Title
The magnitudes of multi-physics effects on geothermal reservoir characteristics during the production of enhanced geothermal system
Author
Song, G. (TU Delft Applied Geology)
Shi, Yu (Southwest Jiaotong University)
Xu, Fuqiang (China University of Petroleum - Beijing)
Song, Xianzhi (China University of Petroleum - Beijing)
Li, Gensheng (China University of Petroleum - Beijing)
Wang, Gaosheng (China University of Petroleum - Beijing)
Lv, Zehao (Petrochina Research Institute of Petroleum Exploration and Development)
Date
2023
Abstract
The multi-physics coupling process during the heat extraction from enhanced geothermal system, encompassing thermo(T)-hydro(H)-mechanical(M)-chemical(C) interactions, plays a pivotal role in changing geothermal reservoir characteristics. However, a comprehensive quantitative assessment of these multi-physics behaviors has been lacking. In this study, a novel approach was proposed to calculate the magnitude of mechanical, chemical, strong mechanical-chemical coupling, and weak mechanical-chemical coupling effects on the variations of reservoir characteristics. In particular, mechanical-chemical coupling effects are quantified for the first time. They are obtained by the fracture aperture difference results across five distinct coupling models (thermo-hydro, thermo-hydro-chemical, thermo-hydro-mechanical, partially-coupled four-field, and fully-coupled four-field models). The findings indicate that mechanical effects lead to an increase in fracture aperture, while chemical effects contribute to its reduction under underbalanced injection conditions. Strong mechanical-chemical coupling effects, exhibiting a negative correlation with chemical effects, conversely result in a diminished fracture aperture. The influences of these effects are investigated from the temporal and spatial perspectives. Temporally, mechanical effects dominate early production while chemical effects become prominent in later stages. Spatially, there mainly exists two zones when stable production: a mechanical-controlled region surrounding injection wells, and a chemical-controlled area distant from the injection wells. Furthermore, sensitivity analysis of injection concentration indicates its alternation changes the reservoir traits and production performance by modifying the magnitudes of chemical and mechanical-chemical coupling effects. This quantification of multi-physics effects offers insights into optimizing injection strategies for better geothermal development. The approach could hold promising potential in other geo-energy scenarios like carbon and hydrogen storage in reservoirs.

=== Objective ===
Could you repeat everything in the geothermal reservoir text from "Song, Xianzhi (China" down to "Exploration and Development)", swapping "Gensheng" for "Guosheng"?

=== Data ===
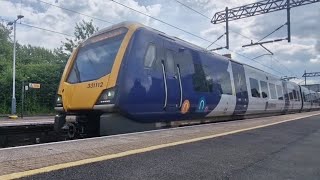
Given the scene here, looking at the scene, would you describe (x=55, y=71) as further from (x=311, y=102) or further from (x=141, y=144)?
(x=141, y=144)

=== Reply ===
Song, Xianzhi (China University of Petroleum - Beijing)
Li, Guosheng (China University of Petroleum - Beijing)
Wang, Gaosheng (China University of Petroleum - Beijing)
Lv, Zehao (Petrochina Research Institute of Petroleum Exploration and Development)